• [DOCUMENT TEXT]
- - -
The most popular alcoholic beverage in America is about to get all health-conscious: Most beer brewers are voluntarily including freshness dating, calories, nutritional details and an ingredients list on their labels. The goal for brewers and importers is to fasten new labels on all their cans and bottles by the end of 2020, said the Beer Institute. However, the new labels should begin appearing immediately.

Anheuser-Busch, MillerCoors, HeinekenUSA, Constellation Brands Beer Division, North American Breweries and the Craft Brew Alliance — institute members, one and all — have agreed to make the change. Combined, these companies produce more than 81% of the total volume of beer sold in the United States, the institute said in a statement.

“Some craft beers have as many calories as a hamburger or an ice cream cone,” said Betsy Thurston, an Atlanta-area registered dietician who specializes in eating and weight concerns. “Why shouldn’t we be entitled to know what we are consuming?”
- - -
Rows drawn from a dataset
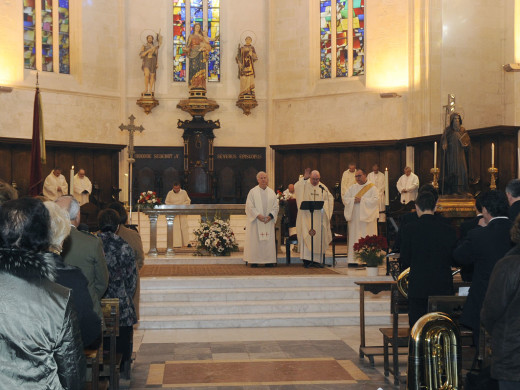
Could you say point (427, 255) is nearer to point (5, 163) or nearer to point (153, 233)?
point (153, 233)

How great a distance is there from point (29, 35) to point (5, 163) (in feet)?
12.7

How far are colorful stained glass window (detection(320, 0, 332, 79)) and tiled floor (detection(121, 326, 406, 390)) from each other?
44.9ft

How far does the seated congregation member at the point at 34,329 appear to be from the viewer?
2383mm

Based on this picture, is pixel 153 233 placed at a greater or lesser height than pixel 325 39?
lesser

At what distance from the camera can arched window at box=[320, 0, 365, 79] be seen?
21.4 meters

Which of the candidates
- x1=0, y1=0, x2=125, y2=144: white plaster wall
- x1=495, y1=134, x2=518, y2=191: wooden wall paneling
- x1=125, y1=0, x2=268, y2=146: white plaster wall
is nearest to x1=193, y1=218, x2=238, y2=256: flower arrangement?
x1=495, y1=134, x2=518, y2=191: wooden wall paneling

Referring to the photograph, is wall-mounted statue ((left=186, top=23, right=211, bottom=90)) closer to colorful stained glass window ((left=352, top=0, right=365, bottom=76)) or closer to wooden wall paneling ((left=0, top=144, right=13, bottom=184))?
colorful stained glass window ((left=352, top=0, right=365, bottom=76))

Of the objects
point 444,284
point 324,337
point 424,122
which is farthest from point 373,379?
point 424,122

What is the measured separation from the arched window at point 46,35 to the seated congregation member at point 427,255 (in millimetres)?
16749

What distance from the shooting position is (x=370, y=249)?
35.8 ft

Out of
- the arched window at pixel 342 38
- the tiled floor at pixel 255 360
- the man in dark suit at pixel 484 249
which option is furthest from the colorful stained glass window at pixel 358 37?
the man in dark suit at pixel 484 249

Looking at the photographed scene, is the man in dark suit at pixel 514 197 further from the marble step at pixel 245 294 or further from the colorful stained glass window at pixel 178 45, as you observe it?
the colorful stained glass window at pixel 178 45

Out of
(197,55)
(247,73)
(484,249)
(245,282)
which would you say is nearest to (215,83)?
(247,73)

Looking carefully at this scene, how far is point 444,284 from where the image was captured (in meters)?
5.94
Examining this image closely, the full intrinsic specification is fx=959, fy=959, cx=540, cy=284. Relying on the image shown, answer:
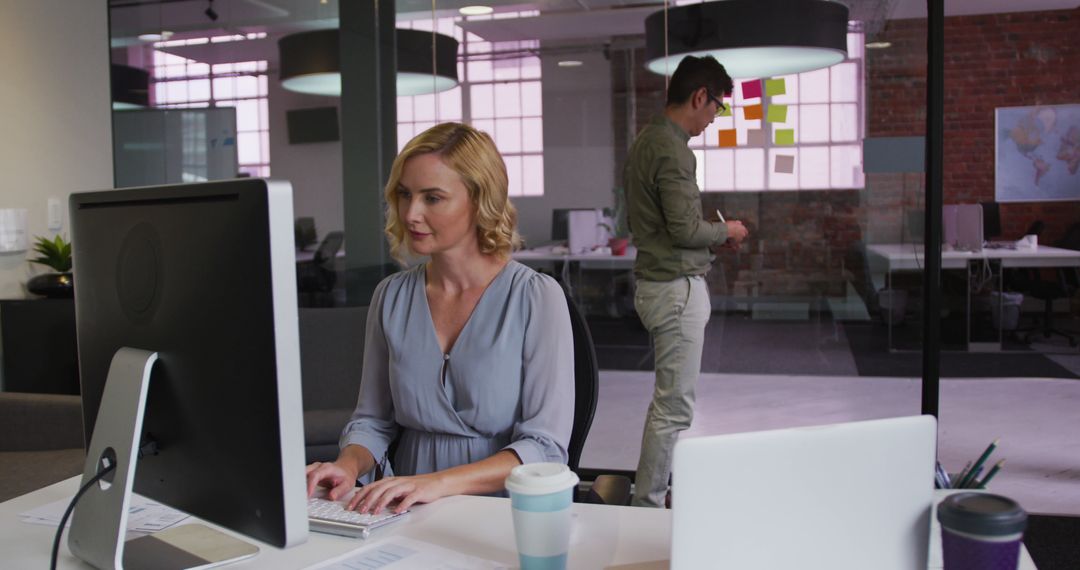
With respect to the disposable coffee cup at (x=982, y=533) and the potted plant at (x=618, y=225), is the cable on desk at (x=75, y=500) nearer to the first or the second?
the disposable coffee cup at (x=982, y=533)

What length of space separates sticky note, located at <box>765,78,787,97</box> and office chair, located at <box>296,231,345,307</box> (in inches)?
78.4

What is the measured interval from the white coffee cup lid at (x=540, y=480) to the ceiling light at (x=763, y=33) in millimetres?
3086

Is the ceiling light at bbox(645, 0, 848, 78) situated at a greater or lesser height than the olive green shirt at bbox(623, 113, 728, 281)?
greater

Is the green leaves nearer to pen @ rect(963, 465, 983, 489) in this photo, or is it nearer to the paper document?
the paper document

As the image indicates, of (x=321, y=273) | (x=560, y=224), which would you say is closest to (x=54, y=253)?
(x=321, y=273)

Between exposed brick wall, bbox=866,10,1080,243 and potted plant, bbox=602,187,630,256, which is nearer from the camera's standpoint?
exposed brick wall, bbox=866,10,1080,243

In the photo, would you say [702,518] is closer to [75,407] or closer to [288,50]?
[75,407]

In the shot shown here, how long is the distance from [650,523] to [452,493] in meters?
0.35

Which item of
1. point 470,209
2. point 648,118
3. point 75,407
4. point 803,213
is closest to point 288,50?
point 648,118

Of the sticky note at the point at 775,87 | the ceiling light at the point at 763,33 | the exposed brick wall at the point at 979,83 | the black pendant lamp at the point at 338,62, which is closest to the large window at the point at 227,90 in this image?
the black pendant lamp at the point at 338,62

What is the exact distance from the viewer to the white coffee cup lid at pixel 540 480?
3.76 feet

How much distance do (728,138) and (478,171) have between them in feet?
7.57

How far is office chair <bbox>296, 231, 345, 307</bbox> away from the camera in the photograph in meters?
4.44

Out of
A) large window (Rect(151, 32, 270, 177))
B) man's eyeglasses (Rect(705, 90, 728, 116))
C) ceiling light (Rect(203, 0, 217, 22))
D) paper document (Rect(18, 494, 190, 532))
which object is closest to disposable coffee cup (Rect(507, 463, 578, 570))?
paper document (Rect(18, 494, 190, 532))
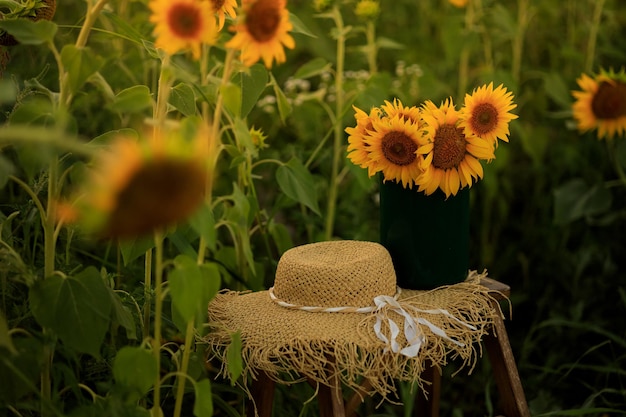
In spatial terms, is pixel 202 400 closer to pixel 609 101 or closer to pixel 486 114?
pixel 486 114

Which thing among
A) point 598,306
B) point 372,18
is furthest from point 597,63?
point 372,18

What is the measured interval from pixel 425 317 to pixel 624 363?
1293 millimetres

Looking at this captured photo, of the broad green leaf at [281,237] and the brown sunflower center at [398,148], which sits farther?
the broad green leaf at [281,237]

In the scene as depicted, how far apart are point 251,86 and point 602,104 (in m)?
1.27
- - -
• [EXERCISE REQUIREMENTS] Write out the passage of the beer-labeling article starting at "The most popular" and ending at "in a statement.".

• [YOUR SOLUTION]
The most popular alcoholic beverage in America is about to get all health-conscious: Most beer brewers are voluntarily including freshness dating, calories, nutritional details and an ingredients list on their labels. The goal for brewers and importers is to fasten new labels on all their cans and bottles by the end of 2020, said the Beer Institute. However, the new labels should begin appearing immediately.

Anheuser-Busch, MillerCoors, HeinekenUSA, Constellation Brands Beer Division, North American Breweries and the Craft Brew Alliance — institute members, one and all — have agreed to make the change. Combined, these companies produce more than 81% of the total volume of beer sold in the United States, the institute said in a statement.